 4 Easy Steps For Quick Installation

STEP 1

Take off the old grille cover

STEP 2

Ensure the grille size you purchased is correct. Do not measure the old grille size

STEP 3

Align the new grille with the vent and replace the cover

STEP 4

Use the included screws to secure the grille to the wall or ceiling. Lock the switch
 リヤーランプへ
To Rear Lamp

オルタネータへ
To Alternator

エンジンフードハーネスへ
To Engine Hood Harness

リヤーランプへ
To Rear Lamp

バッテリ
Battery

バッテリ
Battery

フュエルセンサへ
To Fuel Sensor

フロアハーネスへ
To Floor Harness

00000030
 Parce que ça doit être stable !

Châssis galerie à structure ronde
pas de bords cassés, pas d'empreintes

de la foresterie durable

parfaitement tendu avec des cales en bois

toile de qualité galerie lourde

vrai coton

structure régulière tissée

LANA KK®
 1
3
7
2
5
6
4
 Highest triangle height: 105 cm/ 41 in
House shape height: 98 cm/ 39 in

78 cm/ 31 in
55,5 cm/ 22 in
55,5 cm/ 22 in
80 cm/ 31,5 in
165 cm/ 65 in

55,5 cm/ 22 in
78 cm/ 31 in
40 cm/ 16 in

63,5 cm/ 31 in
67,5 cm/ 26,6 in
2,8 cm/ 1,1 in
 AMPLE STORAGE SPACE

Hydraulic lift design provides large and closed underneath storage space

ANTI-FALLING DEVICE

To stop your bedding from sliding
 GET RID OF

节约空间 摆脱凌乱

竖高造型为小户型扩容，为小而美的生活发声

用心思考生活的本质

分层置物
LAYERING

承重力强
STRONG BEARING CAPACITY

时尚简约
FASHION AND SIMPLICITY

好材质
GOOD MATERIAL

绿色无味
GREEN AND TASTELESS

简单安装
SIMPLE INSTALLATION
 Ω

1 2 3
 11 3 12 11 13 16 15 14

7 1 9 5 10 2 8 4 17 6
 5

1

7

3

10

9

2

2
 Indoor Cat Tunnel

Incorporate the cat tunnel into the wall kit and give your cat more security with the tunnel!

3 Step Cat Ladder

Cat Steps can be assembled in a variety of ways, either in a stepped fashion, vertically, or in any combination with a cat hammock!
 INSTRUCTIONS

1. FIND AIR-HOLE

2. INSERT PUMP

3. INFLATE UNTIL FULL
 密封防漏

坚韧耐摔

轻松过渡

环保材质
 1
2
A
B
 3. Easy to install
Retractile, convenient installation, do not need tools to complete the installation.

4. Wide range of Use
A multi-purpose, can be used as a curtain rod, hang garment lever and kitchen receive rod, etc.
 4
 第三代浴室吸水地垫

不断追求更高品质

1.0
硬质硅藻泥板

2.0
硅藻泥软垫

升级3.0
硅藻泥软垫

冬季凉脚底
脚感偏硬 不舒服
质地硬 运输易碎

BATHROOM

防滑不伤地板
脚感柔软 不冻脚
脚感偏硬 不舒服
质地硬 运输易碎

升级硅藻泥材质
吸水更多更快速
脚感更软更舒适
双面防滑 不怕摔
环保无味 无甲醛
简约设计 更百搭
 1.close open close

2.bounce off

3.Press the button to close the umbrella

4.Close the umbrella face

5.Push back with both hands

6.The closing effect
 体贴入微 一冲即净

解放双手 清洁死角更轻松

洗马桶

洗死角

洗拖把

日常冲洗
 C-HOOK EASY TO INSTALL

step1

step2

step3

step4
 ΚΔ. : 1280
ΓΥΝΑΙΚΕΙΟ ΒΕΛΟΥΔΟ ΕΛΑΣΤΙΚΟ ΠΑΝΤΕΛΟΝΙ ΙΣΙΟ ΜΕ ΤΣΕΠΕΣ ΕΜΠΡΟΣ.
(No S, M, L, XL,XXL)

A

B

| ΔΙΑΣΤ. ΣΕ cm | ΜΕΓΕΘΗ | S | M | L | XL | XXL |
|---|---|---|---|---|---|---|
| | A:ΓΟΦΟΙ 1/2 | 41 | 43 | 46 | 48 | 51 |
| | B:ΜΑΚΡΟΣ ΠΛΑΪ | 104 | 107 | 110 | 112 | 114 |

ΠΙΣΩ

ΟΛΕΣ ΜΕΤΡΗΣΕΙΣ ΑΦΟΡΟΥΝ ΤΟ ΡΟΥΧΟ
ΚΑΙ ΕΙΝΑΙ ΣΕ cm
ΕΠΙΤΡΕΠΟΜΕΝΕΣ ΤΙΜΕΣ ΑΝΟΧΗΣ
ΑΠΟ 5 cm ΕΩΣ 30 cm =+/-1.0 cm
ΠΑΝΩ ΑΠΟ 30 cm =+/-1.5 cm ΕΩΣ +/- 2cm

····················

### What this task involves
Lines holding the string "umbrella" in the records above must be counted; give the number alone.

### Problem solution
2